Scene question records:
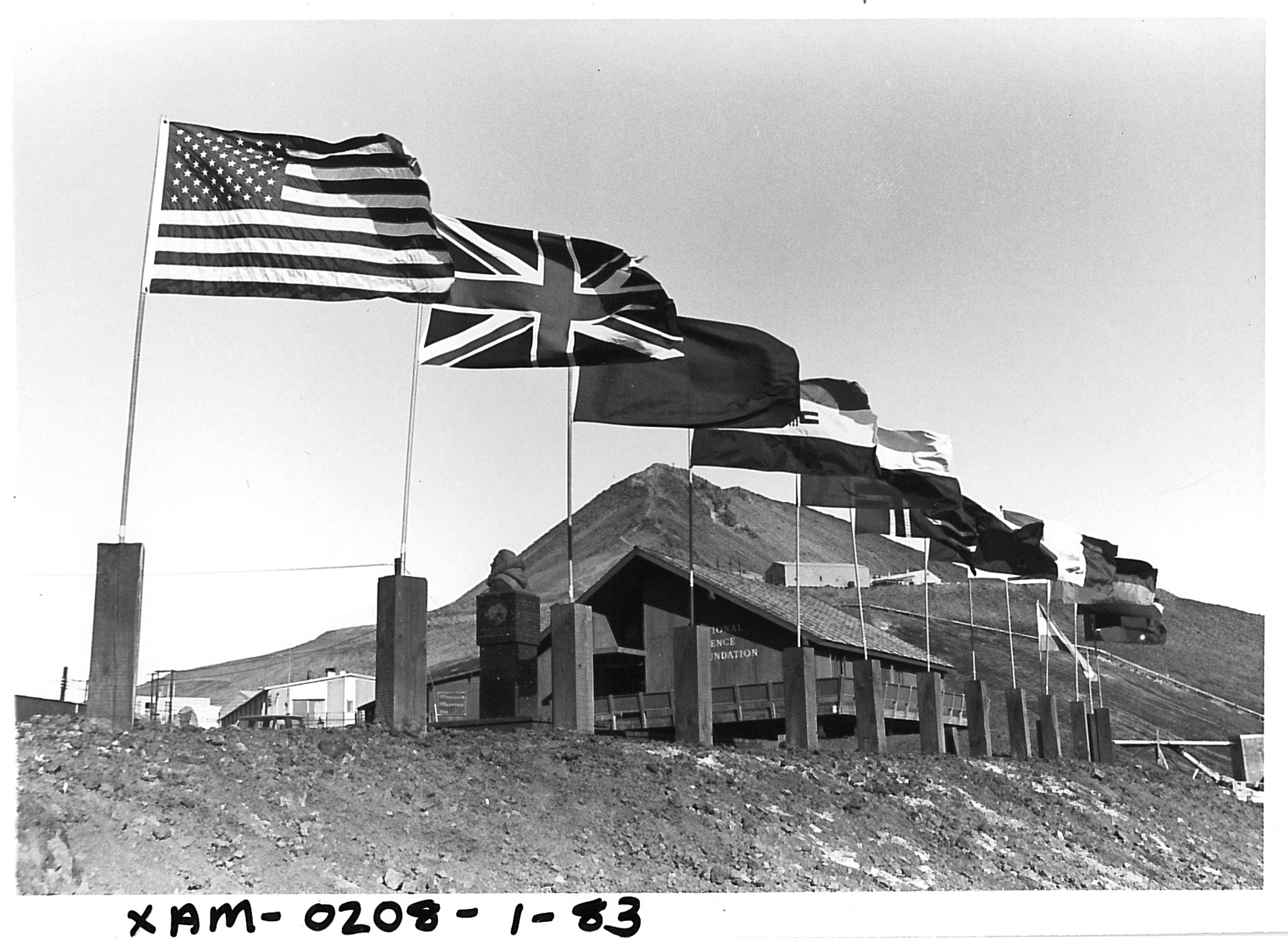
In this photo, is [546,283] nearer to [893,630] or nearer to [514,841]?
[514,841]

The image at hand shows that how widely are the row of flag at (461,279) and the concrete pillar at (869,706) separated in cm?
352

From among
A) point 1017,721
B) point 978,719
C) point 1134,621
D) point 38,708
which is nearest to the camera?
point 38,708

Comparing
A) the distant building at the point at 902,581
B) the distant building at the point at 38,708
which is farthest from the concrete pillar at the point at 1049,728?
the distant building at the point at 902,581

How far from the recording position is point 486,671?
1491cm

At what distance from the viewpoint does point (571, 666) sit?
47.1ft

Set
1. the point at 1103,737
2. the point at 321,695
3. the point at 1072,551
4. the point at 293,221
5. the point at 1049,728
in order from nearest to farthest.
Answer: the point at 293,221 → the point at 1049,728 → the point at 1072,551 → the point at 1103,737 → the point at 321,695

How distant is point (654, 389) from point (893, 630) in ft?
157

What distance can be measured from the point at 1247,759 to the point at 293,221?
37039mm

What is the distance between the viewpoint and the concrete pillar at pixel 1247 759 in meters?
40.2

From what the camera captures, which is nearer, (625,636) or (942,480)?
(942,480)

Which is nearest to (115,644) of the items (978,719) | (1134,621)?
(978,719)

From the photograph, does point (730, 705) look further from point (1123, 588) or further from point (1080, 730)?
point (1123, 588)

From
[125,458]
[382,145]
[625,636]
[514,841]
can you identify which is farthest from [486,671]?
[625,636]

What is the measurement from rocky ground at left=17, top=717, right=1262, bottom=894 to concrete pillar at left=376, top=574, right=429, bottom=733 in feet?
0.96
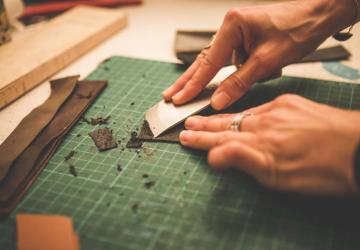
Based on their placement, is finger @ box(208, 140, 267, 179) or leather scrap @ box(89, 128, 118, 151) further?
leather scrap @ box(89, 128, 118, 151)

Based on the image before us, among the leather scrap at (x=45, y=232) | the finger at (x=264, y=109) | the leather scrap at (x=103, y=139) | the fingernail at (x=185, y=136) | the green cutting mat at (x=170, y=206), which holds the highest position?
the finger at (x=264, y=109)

Directive:
Reproduce all of the material above word for word, leaving the pictures out of your answer.

Task result:
In this photo, is [546,283] nearer to [893,630] or nearer to [514,841]?
[514,841]

The image at hand shows that how widely are the row of flag at (461,279) and the concrete pillar at (869,706) separated in cm?
352

From among
A) point 1017,721
B) point 978,719
C) point 1134,621
D) point 38,708
which is nearest to the camera?
point 38,708

Comparing
A) the distant building at the point at 902,581
B) the distant building at the point at 38,708
which is farthest from the concrete pillar at the point at 1049,728?
the distant building at the point at 902,581

How far from the recording position is point 486,671?
1491cm

At what distance from the viewpoint does point (571, 666) sit?
47.1ft

Set
1. the point at 1103,737
2. the point at 321,695
3. the point at 1072,551
4. the point at 293,221
5. the point at 1049,728
in order from nearest to farthest.
Answer: the point at 293,221 → the point at 1049,728 → the point at 1072,551 → the point at 1103,737 → the point at 321,695

How distant is point (654, 389) from point (893, 630) in ft?
157

What distance can be measured from the point at 1247,759 to the point at 293,221?
37039mm

What is the distance between the viewpoint and the concrete pillar at pixel 1247 759 in meters?
40.2

From what the camera captures, which is nearer, (625,636) or (942,480)?
(942,480)

Which is nearest to (115,644) of the items (978,719) | (1134,621)?
(978,719)

From the photograph, does point (730, 705) look further from point (1123, 588) or further from point (1080, 730)?
point (1123, 588)

From
[125,458]
[382,145]
[625,636]
[514,841]
can you identify which is farthest from [486,671]?
[625,636]

What is the measurement from rocky ground at left=17, top=717, right=1262, bottom=894 to concrete pillar at left=376, top=574, right=429, bottom=733 in feet?
0.96
Based on their placement, is finger @ box(208, 140, 267, 179) or leather scrap @ box(89, 128, 118, 151) further?
leather scrap @ box(89, 128, 118, 151)

Based on the image before us, among the leather scrap at (x=45, y=232) | the finger at (x=264, y=109) | the leather scrap at (x=103, y=139) | the fingernail at (x=185, y=136) | the green cutting mat at (x=170, y=206), which holds the highest position?
the finger at (x=264, y=109)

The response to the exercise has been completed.